:: Vorgegebener Text ::
----------
Wobei die Unterstützung durch die Presse erst später kam, anfangs agierten auch die Grünen gegen die veröffentlichte Meinung.
Und es ist erstaunlich, wie stark die AfD die Strategien und Taktiken der frühen Grünen kopiert (und nach rechts gespiegelt) hat. Die Etablierung einer eigenen Subkultur mit eigener Realitätswahrnehmung, die gezielte De-Rationalisierung, die Provokation als PR-Mittel, der Einsatz von Fake-News, das inoffizielle Paktieren mit dem radikalen Rand, die inszenierte Gegenübersetzung von "Establishment" (also alle anderen Parteien) und eigener Outlaw-Rolle, der instrumentelle Umgang mit den parlamentarischen Regeln, usw. usf. - alles wie schon damals erfolgreich durchexerziert.
----------
:: Eingabematerial ::
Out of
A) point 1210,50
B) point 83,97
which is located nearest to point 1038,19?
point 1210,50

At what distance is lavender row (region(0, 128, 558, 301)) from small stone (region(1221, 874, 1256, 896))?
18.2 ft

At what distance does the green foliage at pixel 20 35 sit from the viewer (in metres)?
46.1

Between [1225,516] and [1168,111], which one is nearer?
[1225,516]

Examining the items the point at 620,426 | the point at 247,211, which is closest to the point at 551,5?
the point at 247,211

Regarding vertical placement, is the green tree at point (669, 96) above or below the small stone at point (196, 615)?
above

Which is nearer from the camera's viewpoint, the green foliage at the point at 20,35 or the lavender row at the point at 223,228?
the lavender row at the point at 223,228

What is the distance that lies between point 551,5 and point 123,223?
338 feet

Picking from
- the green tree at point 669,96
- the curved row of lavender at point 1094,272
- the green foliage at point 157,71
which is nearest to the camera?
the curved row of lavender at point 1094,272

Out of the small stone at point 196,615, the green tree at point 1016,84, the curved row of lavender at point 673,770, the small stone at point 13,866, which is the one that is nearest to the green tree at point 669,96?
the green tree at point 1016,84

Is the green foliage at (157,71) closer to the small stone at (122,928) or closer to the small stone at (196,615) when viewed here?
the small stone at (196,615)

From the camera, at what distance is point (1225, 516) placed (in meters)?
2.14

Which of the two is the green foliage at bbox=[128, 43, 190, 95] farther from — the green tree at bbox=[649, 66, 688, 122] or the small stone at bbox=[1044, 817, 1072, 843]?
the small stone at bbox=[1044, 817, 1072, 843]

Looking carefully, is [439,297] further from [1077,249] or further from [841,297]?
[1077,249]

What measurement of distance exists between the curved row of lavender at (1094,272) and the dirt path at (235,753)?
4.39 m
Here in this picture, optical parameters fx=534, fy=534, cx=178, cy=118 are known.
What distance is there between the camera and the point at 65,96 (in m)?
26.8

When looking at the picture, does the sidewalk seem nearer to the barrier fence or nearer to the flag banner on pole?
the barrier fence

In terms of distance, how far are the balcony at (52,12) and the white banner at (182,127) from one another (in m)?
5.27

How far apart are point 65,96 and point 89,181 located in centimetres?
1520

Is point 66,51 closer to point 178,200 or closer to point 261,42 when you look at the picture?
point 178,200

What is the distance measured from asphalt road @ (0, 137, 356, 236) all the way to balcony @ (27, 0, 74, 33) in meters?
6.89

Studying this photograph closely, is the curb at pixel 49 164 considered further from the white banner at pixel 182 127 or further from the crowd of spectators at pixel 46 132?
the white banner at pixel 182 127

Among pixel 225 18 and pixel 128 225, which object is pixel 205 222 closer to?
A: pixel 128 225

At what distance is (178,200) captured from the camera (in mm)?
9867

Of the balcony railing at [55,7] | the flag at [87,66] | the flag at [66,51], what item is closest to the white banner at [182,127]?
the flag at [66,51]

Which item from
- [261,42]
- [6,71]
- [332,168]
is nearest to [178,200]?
----------
:: Deine Aufgaben ::
[1] Kannst du in den Datensätzen alles von der Zeile mit „Of the balcony“ bis zum Ende der Datensätze noch einmal wiedergeben und dabei „item“ durch „object“ ersetzen, ohne sonst etwas zu ändern?
[2] Kannst du den Text über die Parallelen zwischen der AfD und den frühen Grünen im Anschluss an seinen letzten Satz fortführen?

:: Gelöste Aufgaben ::
[1]
Of the balcony railing at [55,7] | the flag at [87,66] | the flag at [66,51], what object is closest to the white banner at [182,127]?
the flag at [66,51]

Which object from
- [261,42]
- [6,71]
- [332,168]
is nearest to [178,200]?

[2]
Es macht übrigens immer wieder mächtig Spaß, Grüne auf diese Parallelität hinzuweisen. Widerlegen können die das natürlich nie, aber sie ersticken fast an faktenfreier Empörung darüber, mit dem erzbösen Feind verglichen zu werden.
Letztlich wird es Gauland darum gehen, die Deutungshoheit der Linken zu brechen, auch was die Sicht auf den Nationalsozialismus betrifft. Und das ist, aus meiner Sicht, höchst überfällig.
Zitat von R.A. im Beitrag #3 Verloren hat er nichts, weil er damit nur Leute abschreckt, die ihn ohnehin nie wählen würden.
Sehe ich komplett anders.
Wenn ich mal von mir ausgehe: ich habe mir das Wahlprogramm der AfD durchgelesen. Ich finde dort sehr viele Positionen, mit denen ich übereinstimme. (Und die übrigens inhaltlich auch sehr nahe an dem sind, was auch die Union noch vor ganz wenigen Jahren vertreten hat). Nicht nur beim natürlich dominanten Flüchtlingsthema. Sondern auch bei vielen wirtschaftspolitischen Positionen oder zur Energiewende steht da (in meinen Augen) viel vernünftiges.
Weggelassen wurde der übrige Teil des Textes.